We are happy to discuss any further concerns you may have.

审稿意见
4

This paper proposes a novel framework for approximately solving graph diffusion equations using a local diffusion process. In addition, the proposed method can effectively localizes standard iterative solvers by designing simple and provably sublinear time algorithms.

优点

  • The problem is well motivated and the paper is well-written.
  • Extensive experiments are conducted to showcase the efficiency of graph diffusion framework to approximating graph diffusion equations.
  • The paper provides a good summary of existing graph diffusion equations.
  • The authors provide code and details of implementations.

缺点

  • In this paper, the authors explore 18 different graphs, can the authors show/provide which local GDE solver achieves better performance on which type(s) of graphs?
  • Computational complexity/cost is missing.

问题

See comments in Weaknesses.

局限性

Not applicable.

作者回复

Thank you for taking the time and effort to review our paper. We believe there may have been some misunderstandings, and your two concerns can be effectively resolved as follows:


Q1. Can the authors show/provide which local GDE solver achieves better performance on which type(s) of graphs?

A: We answered this question in Section 5.1 (Line 272 to Line 282). Our results in the lower precision setting suggest that LocalSOR and LocalGD perform best overall. Figure 6 illustrates the performance of LocalSOR and LocalGS for PPR and Katz. As ϵ\epsilon becomes smaller, the speedup of LocalSOR over LocalGS becomes more significant. In practice, when GPU resources are available, using LocalCH (corresponding to an accelerated convergence rate) is recommended instead of LocalGD in the high precision range. When GPU resources are unavailable, using LocalSOR (corresponding to an accelerated convergence rate with optimal ω\omega) instead of APPR is recommended in the high precision range.

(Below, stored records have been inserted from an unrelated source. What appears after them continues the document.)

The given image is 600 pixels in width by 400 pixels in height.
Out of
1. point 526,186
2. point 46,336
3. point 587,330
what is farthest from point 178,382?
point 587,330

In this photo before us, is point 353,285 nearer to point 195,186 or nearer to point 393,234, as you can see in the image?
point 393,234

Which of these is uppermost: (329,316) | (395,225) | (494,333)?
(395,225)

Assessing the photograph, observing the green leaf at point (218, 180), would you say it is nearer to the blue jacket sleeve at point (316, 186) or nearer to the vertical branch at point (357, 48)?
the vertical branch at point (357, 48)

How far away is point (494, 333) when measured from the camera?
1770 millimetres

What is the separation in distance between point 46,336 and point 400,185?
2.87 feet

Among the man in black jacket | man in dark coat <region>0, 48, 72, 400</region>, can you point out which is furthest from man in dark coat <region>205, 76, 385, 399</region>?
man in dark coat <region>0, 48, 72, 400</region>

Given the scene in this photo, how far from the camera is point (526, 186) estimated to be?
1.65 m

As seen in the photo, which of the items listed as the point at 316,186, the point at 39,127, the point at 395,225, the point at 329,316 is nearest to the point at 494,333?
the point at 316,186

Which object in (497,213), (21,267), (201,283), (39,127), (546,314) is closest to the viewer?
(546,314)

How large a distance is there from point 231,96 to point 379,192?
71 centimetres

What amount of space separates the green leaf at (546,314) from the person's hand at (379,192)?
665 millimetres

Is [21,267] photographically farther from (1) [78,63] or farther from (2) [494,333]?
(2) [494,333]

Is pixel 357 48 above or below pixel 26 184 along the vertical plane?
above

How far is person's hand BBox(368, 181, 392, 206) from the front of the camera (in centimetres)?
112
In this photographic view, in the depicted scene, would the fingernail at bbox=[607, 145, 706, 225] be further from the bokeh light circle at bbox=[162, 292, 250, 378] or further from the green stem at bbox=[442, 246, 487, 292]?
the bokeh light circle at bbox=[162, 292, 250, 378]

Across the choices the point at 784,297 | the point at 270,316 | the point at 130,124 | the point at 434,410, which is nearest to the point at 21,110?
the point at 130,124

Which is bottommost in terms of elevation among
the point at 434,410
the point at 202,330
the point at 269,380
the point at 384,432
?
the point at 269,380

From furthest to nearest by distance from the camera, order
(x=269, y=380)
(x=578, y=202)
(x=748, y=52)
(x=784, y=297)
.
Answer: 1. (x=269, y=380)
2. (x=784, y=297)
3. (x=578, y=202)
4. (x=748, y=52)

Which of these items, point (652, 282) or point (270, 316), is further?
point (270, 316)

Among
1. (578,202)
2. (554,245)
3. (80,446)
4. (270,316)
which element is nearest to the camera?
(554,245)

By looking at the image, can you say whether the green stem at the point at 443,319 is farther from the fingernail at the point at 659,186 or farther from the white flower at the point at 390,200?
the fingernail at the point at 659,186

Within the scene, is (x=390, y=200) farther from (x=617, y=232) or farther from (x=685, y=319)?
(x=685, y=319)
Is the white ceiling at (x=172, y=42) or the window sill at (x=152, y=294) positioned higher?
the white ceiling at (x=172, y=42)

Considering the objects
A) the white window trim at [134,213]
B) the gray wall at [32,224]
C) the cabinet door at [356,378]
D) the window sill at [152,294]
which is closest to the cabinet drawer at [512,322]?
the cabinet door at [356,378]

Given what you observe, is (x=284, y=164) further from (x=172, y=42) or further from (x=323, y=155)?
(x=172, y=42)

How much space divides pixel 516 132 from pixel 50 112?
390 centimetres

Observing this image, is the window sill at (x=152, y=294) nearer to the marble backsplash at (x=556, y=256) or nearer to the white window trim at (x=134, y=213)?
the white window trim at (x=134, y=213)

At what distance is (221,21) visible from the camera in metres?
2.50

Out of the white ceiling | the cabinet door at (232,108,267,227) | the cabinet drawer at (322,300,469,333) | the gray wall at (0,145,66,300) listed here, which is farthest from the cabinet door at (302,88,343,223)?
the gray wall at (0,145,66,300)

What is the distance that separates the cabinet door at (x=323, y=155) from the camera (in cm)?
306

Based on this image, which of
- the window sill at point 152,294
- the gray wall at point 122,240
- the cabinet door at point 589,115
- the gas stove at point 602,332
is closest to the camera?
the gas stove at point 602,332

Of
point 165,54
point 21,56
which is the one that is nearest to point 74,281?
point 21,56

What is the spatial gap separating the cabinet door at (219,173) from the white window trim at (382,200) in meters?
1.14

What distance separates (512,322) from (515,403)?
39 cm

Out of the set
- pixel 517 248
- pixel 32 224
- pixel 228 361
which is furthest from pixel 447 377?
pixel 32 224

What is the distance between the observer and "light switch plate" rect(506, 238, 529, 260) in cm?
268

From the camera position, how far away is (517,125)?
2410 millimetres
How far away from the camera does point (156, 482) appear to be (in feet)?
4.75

More importantly, our local algorithms do NOT depend on graph types. A fundamental assumption of our paper is that the computed diffusion vectors are highly localizable, measured by the participation ratio. As demonstrated in Figure 1, almost all diffusion vectors have low participation ratios collected from 18 real-world graphs. It is worth studying whether high-participation ratio diffusion vectors exist in real-world graphs. Interestingly, when the participation ratio is high, local solvers still offer some level of speedup compared to global ones. To verify this, we conducted a simple experiment where the graphs are grid graphs, and the diffusion vectors have high participation ratios. The results indicate that local solvers are more efficient than global ones, even when the participation ratios are high. Please check our attached PDF file to see the detailed experimental results on grid graphs.


Q2. Computational complexity/cost is missing.

A: There seems to be some misunderstanding. The analysis of the computational complexity of local solvers is actually one of our core contributions. The main contribution of our paper is to show the local runtime complexity of these two methods for different GDEs. Our framework is quite general and applicable to a broad range of GDEs. Specifically, these runtime complexities are stated in Theorem 3.3 (LocalSOR for PPR), Corollary 3.4 (LocalSOR for Katz), and Corollary 3.6 (LocalGD for PPR and Katz). Therefore, we are unsure whether you mean the runtime complexity of LocalSOR and LocalGD for Katz and PPR, or something else.

We are ready and happy to discuss any further concerns you may have.

评论

I appreciate the author for the detailed response. After carefully reading the rebuttal, I am retaining my score.

评论

We sincerely appreciate your response and your careful reading of our rebuttal. However, we are still uncertain whether all your concerns have been sufficiently addressed. Based on your score, it seems there are reasons to reject the paper, such as limited evaluation, that outweigh the reasons to accept it, such as a good evaluation. But, currently, you only have one question and one misunderstanding point. So, we are confused.

To facilitate a valid discussion, please specify any other concerns you might have so we can address them appropriately. Thank you.

审稿意见
7

This paper proposes a new local iterative framework for solving graph diffusion equations (GDEs). Specifically, the framework approximates GDEs through a local diffusion process, leveraging the strong localization properties of diffusion vectors such as personalized PageRank, Katz centrality, and Heat Kernel. The proposed local solvers can achieve sublinear runtime complexity under certain monotonicity assumptions. Empirical results demonstrate that these solvers significantly accelerate their standard counterparts on several large-scale benchmark datasets.

优点

  1. The paper is well-structured and clear.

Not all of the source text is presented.